Getting Oriented

Bretons like to say they are Celtic, not Gallic, and other French people sometimes feel they are in a foreign land when they visit this jagged triangle perched on the northwest tip of mainland Europe. Two sides of the triangle are defined by the sea. Brittany's northern coast faces the English Channel; its western coast defies the Atlantic Ocean. The north of Brittany tends to be wilder than the south, or Basse Bretagne, where the countryside becomes softer as it descends toward Nantes and the Loire. But wherever you go, the "Côtes d’Armor" (Lands of the Sea) are never too far away.

  • Northeast Brittany and the Channel Coast. The northern half of Brittany is demarcated by its 240-km (150-mile) Channel Coast, which stretches from Cancale, just west of Normandy’s Mont-St-Michel, to Morlaix. This can be loosely divided into two parts: the Côte d'Emeraude (Emerald Coast), with cliffs punctuated by golden, curving beaches; and the Côte de Granit Rose (Pink Granite Coast), including the astonishing area around Trébeurden, where Brittany's granite takes amazing forms that glow an otherworldly pink. On the road heading there are the gateway city of Rennes; the oyster mecca of Cancale; and the great port of St-Malo, where stone ramparts conjure up the days of marauding corsairs.

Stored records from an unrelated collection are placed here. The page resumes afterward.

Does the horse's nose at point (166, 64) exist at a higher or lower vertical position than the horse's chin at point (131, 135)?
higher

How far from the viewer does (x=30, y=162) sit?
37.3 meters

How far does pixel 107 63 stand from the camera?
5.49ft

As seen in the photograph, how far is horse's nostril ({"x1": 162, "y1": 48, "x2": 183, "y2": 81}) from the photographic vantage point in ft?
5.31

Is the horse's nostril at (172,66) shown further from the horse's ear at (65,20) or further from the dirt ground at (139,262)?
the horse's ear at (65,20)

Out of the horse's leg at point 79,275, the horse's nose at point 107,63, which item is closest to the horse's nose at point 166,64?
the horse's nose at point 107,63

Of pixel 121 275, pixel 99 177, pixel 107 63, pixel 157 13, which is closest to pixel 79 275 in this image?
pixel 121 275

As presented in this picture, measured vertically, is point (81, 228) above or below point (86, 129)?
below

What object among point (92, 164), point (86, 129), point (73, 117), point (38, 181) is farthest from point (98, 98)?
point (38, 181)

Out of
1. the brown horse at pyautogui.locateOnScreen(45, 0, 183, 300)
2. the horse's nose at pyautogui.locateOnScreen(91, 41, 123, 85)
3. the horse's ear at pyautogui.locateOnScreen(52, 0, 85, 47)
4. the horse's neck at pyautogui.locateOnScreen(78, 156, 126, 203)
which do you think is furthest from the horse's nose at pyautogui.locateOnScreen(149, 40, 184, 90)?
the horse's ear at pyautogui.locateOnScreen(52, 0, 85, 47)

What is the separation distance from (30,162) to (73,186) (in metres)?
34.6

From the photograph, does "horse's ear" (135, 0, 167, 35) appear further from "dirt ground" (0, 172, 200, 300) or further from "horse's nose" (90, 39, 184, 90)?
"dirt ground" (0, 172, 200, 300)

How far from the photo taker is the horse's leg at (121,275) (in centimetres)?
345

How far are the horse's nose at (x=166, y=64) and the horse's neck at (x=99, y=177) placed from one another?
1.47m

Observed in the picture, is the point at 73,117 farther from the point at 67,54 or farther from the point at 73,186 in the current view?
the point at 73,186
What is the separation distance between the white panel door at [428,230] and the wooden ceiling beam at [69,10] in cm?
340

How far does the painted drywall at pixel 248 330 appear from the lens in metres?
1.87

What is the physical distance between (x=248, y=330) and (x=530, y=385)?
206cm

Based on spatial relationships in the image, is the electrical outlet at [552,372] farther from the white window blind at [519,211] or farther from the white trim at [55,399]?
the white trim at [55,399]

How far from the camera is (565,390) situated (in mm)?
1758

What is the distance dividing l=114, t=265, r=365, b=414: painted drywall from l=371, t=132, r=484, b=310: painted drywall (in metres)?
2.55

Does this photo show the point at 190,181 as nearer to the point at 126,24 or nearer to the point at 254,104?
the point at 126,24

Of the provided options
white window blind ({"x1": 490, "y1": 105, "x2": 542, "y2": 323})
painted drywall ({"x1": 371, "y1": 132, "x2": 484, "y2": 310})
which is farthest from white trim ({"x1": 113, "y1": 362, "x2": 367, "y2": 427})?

  • The Atlantic Coast. Bypassing the lobster-claw of Brittany's Finistère ("Land's End"), this westernmost region tempts with folkloric treasures like Ste-Anne-la-Palud (famed for its pardon festival); Quimper, noted for its signature ceramics; and cheerful riverside villages like Pont-Aven, which Gauguin immortalized in many paintings. Here, the 320-km (200-mile) Atlantic coast zigzags southeast, its frenzied, cliff-bashing surf alternating with sprawling beaches and busy harbors. Belle-Ile is a jewel off the Morbihan coast, another beautiful stretch of shoreline. Enjoy its away-from-it-all atmosphere, because the bustling city of Nantes lies just to the southeast.